→ TASK REQUIREMENTS
- 1) Decide whether each statement below agrees with the passage on cross-contamination in automated liquid handling. Answer yes or no for each, quoting the exact words of the passage that decide it.
(a) Manual pipetting errors usually stay isolated rather than spreading across many samples.
(b) The passage describes carryover as an uncommon mechanism of cross-contamination.
(c) Contamination in an automated workflow is easy to spot while it is happening.
- 2) Carry on the passage on cross-contamination in automated liquid handling from the point where it stops.

→ SELECTED EXTRACT
Cross-contamination in automated liquid handling is one of the most consequential quality failures a laboratory can experience, because it is both difficult to detect in real time and capable of compromising an entire plate's worth of data before anyone realizes a problem exists. Unlike manual pipetting errors—which tend to be isolated and traceable to a single operator action—carryover in a robotic workflow propagates systematically across every sample processed with the same tip or through the same aspiration path. Understanding where contamination enters the workflow, and how to engineer it out at each stage, is a prerequisite for any lab that depends on automated liquid handling for accurate quantitative results.
What causes cross-contamination in automated liquid handling?
Cross-contamination in liquid handling refers to the transfer of analyte, reagent, or biological material from one sample or well into another where it does not belong—producing false positives, inflated concentrations, or irreproducible results. Carryover is the most common mechanism: residual liquid adhering to the outer or inner surface of a pipette tip is transferred to the next aspiration or dispense position.

→ DATASET CONTENT
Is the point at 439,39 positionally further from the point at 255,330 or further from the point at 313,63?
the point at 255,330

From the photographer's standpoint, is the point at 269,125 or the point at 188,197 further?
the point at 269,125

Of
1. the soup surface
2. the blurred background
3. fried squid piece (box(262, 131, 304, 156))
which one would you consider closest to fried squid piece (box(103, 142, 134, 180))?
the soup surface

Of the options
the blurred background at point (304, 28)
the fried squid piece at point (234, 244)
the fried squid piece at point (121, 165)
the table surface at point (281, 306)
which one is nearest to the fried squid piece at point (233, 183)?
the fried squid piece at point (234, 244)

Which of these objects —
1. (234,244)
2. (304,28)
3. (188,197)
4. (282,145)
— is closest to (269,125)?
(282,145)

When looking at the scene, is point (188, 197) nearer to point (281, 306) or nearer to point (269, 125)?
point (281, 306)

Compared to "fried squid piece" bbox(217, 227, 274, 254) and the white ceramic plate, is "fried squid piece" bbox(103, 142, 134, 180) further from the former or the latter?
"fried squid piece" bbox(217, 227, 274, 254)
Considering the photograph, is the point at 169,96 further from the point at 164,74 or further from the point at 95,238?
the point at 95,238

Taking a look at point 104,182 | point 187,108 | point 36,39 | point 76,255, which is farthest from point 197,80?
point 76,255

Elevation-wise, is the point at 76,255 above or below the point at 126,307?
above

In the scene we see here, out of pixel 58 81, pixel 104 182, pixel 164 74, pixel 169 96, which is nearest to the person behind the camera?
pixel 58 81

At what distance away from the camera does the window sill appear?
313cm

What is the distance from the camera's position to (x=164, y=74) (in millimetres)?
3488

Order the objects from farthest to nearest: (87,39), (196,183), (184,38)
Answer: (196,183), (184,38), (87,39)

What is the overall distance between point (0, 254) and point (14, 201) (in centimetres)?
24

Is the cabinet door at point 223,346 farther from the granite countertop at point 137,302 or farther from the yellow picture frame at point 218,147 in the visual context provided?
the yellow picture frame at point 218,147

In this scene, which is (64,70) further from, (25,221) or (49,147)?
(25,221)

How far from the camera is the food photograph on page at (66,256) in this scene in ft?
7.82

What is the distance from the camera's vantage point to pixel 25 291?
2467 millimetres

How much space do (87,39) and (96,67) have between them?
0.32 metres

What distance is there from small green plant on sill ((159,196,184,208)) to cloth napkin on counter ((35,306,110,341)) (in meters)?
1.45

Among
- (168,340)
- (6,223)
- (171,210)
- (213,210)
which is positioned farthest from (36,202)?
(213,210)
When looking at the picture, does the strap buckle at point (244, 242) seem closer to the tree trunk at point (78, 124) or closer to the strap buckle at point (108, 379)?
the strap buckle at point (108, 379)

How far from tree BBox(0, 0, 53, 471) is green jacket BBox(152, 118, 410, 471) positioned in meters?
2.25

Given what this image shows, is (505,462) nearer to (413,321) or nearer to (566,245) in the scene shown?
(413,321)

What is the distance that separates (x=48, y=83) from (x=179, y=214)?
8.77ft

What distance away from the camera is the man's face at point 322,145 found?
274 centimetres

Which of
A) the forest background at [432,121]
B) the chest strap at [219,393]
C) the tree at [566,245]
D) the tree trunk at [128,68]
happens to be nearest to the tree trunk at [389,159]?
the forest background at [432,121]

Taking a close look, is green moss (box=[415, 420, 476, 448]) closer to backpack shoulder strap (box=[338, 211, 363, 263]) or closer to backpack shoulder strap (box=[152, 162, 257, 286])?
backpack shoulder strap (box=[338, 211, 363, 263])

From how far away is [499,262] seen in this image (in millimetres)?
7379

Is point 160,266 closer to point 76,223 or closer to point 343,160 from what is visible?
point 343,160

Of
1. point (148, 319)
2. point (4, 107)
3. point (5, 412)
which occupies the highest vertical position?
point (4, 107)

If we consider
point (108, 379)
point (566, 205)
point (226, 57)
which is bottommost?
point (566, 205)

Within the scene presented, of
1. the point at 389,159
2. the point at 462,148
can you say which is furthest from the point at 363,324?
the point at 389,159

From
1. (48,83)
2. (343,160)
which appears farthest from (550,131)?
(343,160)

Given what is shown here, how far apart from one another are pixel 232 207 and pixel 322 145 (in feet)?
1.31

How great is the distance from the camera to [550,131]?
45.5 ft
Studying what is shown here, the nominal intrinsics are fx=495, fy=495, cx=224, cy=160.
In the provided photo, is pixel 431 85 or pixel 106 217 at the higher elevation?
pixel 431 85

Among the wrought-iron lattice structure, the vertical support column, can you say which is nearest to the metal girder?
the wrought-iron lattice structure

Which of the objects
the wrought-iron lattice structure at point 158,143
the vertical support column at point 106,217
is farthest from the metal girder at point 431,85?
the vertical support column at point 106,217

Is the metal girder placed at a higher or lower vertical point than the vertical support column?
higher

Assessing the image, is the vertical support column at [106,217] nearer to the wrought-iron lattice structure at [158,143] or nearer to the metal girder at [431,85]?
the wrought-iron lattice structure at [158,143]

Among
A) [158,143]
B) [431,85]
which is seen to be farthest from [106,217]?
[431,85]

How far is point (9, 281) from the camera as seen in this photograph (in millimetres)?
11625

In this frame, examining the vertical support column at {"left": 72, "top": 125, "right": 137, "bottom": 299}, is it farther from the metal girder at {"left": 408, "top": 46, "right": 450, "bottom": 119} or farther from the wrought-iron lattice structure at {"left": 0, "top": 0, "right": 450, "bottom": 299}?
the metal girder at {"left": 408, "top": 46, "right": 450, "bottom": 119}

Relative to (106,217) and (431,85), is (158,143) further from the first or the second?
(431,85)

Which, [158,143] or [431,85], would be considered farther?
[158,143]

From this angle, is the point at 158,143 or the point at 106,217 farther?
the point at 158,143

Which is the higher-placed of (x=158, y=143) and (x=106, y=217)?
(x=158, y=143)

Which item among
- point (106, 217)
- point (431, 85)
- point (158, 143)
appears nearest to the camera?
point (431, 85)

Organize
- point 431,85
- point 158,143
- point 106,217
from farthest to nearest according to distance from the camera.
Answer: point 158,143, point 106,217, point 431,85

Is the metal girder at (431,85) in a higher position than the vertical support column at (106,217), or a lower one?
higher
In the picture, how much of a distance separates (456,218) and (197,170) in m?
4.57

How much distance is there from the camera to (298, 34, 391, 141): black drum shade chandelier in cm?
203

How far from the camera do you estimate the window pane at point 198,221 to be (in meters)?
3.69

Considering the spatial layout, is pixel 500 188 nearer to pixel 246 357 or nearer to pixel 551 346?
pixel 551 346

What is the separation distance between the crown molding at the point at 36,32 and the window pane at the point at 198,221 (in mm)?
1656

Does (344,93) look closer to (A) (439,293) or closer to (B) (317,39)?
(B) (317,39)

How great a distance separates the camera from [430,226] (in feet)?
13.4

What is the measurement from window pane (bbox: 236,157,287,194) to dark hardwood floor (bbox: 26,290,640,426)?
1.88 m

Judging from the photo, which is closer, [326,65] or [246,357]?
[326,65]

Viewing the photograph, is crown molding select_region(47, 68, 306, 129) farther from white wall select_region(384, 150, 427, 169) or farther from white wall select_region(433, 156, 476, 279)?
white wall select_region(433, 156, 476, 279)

--

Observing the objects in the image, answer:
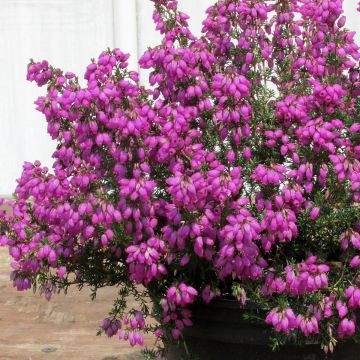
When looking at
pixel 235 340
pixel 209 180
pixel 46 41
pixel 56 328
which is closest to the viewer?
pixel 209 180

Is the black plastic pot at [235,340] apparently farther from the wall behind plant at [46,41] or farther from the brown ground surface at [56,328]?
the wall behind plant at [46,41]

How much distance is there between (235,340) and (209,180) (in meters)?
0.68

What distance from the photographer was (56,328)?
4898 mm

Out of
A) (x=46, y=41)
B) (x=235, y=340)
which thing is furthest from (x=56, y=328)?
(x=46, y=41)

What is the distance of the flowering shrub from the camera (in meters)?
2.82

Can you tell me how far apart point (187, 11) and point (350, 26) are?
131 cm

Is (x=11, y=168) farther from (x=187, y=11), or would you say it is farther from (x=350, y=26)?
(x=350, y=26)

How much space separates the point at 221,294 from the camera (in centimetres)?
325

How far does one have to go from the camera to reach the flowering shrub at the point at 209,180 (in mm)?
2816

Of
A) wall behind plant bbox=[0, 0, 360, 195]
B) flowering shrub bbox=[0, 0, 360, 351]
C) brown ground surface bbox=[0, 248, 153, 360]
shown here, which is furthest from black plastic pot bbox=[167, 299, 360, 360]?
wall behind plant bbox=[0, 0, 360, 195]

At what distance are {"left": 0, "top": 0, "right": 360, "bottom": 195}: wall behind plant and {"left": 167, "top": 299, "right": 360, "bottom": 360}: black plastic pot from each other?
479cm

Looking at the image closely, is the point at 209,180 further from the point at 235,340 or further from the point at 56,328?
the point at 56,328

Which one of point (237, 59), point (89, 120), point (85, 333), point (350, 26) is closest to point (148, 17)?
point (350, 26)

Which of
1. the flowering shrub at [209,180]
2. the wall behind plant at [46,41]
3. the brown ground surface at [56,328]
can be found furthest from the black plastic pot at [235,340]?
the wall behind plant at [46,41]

→ SET OF ANSWERS
- 1)
(a) Yes: "which tend to be isolated and traceable to a single operator action"
(b) No: "Carryover is the most common mechanism"
(c) No: "it is both difficult to detect in real time"

- 2)
The amount of carryover is governed by several interacting factors: tip material and surface chemistry, liquid properties (viscosity, surface tension, and volatility), aspiration and dispense speed, blowout volume, and the depth at which the tip enters the source or destination well. Hydrophobic polypropylene—the material used in the vast majority of disposable tips—resists aqueous carryover reasonably well but is prone to adsorbing proteins, nucleic acids, and small hydrophobic molecules to its inner wall. A 2022 study published in Scientific Reports by Shakeri et al. confirmed that standard polypropylene tips retain measurable residues of dye, blood components, and bacteria after pipetting—material that is subsequently carried into the following transfer cycle.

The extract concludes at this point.